Document section =
■ ■ ■ ■ ■

This class also processes schedule adherence information so one can determine what the schedule adherence was with the old stop_times and what it would be with the new ones. This allows one to see directly what kind of improvement using the new stop_times will provide. The schedule adherence information is included in the log file, not in the new stop_times files.
The results are output into the original GTFS directory as two new stop times files: stop_times.txt_new and stop_times.txt_extended. Note that the original stop_times.txt file will not be overwritten. If you want to use the new stop_times.txt_new file you need to change its name to stop_times.txt, thereby overwriting the old file.
The stop_times.txt_new file has exactly the same format as the standard stop_times.txt file. The stop_times.txt_extended file contains the standard data but also adds some very useful columns including the original stop time so you can see how much it is being changed, the min and max arrival & departure times, the standard deviation so you can see the distribution of times, and the number of data points so you can see how many trips were used to generate the values.

■ ■ ■ ■ ■

Dataset entries =

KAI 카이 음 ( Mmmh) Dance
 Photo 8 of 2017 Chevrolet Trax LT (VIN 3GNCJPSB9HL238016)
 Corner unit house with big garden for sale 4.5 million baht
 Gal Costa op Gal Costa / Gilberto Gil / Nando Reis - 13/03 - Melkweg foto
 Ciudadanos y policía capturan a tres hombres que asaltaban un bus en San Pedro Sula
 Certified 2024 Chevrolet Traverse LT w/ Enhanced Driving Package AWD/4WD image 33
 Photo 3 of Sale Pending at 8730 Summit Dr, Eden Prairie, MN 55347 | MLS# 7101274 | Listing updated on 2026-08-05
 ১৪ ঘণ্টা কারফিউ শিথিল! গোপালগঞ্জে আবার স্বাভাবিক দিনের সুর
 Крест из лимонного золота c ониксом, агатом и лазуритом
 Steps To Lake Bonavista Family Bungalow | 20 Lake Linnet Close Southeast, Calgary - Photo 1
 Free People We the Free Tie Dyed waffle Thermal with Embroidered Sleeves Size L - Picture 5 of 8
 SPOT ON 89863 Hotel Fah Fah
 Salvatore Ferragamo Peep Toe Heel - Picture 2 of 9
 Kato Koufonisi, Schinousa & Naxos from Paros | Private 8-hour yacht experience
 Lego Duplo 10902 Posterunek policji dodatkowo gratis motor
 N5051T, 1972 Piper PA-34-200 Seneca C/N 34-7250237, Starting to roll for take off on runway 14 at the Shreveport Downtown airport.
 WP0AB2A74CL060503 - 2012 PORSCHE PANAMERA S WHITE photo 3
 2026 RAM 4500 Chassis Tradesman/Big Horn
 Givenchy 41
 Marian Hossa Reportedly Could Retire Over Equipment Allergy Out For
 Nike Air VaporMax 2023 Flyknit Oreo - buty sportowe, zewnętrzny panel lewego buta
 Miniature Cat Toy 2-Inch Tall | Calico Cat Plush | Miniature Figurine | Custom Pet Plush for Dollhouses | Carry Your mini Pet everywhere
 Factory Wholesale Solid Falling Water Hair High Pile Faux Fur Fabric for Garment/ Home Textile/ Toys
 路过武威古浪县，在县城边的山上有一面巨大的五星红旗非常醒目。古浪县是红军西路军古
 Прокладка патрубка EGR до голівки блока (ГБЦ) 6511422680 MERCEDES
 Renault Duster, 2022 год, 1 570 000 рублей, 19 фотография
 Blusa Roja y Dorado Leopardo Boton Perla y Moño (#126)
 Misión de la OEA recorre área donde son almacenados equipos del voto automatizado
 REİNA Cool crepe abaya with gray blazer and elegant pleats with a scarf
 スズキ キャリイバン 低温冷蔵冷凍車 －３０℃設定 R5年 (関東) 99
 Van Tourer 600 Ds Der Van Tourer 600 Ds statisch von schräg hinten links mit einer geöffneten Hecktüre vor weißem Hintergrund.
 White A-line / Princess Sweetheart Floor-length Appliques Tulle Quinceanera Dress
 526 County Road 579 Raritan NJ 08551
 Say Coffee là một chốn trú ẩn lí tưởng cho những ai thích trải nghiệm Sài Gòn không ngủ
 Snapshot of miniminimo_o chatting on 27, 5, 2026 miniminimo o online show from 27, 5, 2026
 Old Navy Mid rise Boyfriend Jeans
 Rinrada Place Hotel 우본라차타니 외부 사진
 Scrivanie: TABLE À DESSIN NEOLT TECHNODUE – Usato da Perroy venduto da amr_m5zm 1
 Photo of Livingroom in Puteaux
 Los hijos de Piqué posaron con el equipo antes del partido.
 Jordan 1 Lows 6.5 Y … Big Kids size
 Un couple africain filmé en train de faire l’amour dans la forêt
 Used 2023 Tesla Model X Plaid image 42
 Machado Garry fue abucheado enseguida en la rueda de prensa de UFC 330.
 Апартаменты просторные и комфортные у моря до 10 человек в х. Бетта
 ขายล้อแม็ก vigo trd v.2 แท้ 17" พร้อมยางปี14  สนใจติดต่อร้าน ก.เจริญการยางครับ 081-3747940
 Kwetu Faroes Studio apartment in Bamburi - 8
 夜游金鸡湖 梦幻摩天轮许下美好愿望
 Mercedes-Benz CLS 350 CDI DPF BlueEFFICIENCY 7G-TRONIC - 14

■ ■ ■ ■ ■

Copy word for word the part of the stop times text above between "The results are" and "the old file.", inclusive.

Expected answer =
The results are output into the original GTFS directory as two new stop times files: stop_times.txt_new and stop_times.txt_extended. Note that the original stop_times.txt file will not be overwritten. If you want to use the new stop_times.txt_new file you need to change its name to stop_times.txt, thereby overwriting the old file.